At the same time, as the mother, I have to do things which I think is right, not what my child thinks is right as he is not mature enough. I had also asked him earlier on whether he wanted to take piano lessons and he agreed. I did not want him to think that giving up was an option, at least not so early in the beginning. When he went to my parents’ place, he actually rushed towards the piano, and climbed up onto the piano chair to play. He actually did not dislike piano! I had also seen him climb up the chair willingly at his teacher’s place.
Piano inculcates discipline. It also trains the whole brain, which encourages both creativity and structure. It helps with memory. It helps with hand coordination (and foot too). It trains concentration too. It is also fun when we could play whatever we want. What El needs is structure. I am unable to provide much structure for him due to certain reasons which I am trying very hard to overcome. Practising the piano on a daily basis provides structure. His poor sleeping and eating habits stem from lack of proper structure.
El asked me why he had to learn the piano. He would not be satisfied with just ‘because I told you so’, so I thought of possible reasons. After hearing a couple, I think he got it. He came to practise two songs. The practice showed as he cleared those two songs and had to play the other songs again.
His teacher held a concert for her students. El was supposed to play, but I guess she thought he was so bad she did not put him in. I was very surprised to find out that she got another student who was four years old too, and had only spent one month with her, to perform. She performed the first piece they had learnt, and sang a song. El could do that. Why was he not given the chance to perform? I think it was very clear.

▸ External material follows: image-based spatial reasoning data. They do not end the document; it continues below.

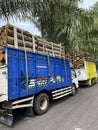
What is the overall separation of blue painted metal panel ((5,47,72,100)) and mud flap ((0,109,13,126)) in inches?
23.9

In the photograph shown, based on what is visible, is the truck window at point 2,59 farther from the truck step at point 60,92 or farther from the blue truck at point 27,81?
the truck step at point 60,92

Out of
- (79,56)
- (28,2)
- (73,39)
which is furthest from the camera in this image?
(73,39)

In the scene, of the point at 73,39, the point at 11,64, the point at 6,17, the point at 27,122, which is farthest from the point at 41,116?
the point at 73,39

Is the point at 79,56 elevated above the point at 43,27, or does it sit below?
below

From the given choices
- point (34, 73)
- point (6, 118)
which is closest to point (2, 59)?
point (34, 73)

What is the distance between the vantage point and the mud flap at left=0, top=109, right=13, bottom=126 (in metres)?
→ 5.98

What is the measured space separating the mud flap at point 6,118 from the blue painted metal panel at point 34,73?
23.9 inches

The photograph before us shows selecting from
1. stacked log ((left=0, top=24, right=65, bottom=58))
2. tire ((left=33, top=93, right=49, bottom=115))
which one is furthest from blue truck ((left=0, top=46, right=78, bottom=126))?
stacked log ((left=0, top=24, right=65, bottom=58))

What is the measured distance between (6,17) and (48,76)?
11.2ft

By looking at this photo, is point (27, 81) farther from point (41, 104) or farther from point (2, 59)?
point (41, 104)

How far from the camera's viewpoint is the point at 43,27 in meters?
14.0

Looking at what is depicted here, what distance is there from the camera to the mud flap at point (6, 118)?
5.98 metres

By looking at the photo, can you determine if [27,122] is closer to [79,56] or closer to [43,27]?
[43,27]

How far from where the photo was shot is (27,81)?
6.83m
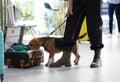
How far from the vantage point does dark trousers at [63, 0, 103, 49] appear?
3.18 m

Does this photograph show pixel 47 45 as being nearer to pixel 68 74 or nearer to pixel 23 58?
pixel 23 58

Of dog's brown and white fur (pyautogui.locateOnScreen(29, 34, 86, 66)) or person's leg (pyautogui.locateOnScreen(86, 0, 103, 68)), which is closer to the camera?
person's leg (pyautogui.locateOnScreen(86, 0, 103, 68))

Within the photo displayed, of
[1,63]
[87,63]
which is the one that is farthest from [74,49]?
[1,63]

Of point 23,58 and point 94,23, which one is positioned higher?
point 94,23

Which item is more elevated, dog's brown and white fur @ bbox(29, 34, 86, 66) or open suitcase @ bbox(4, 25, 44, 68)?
dog's brown and white fur @ bbox(29, 34, 86, 66)

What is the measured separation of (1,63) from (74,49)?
4.30 feet

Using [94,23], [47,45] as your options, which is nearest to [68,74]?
[47,45]

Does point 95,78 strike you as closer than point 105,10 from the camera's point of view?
Yes

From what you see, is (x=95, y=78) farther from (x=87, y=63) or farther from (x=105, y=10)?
(x=105, y=10)

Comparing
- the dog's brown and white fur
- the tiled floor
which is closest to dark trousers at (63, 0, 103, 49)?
the dog's brown and white fur

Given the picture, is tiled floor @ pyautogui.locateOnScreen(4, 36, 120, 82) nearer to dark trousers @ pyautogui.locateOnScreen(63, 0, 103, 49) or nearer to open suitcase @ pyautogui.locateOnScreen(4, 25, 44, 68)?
open suitcase @ pyautogui.locateOnScreen(4, 25, 44, 68)

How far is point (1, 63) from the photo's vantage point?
2.29 metres

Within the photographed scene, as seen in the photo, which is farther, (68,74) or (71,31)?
(71,31)

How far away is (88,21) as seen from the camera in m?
3.21
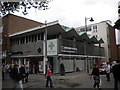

During the recital, he was bored out of his mind. He complained that it was too noisy when the next performer played the piano. He covered his ears and whined. When there were other performances, he was lying down and doing all sorts of things except paying attention. Yet, when a boy played Beethoven’s Pathetique, El listened. He even suggested giving a flower to that player at the end of the recital. I asked him whether he wanted to perform next year, he said yes. I was surprised. Perhaps he needed to see what other children were doing.
Just yesterday, after pulling Gar away from the piano, he finally came to practise one song. I have to learn to be more firm with him. I guess one song at a time. Let us see how things go.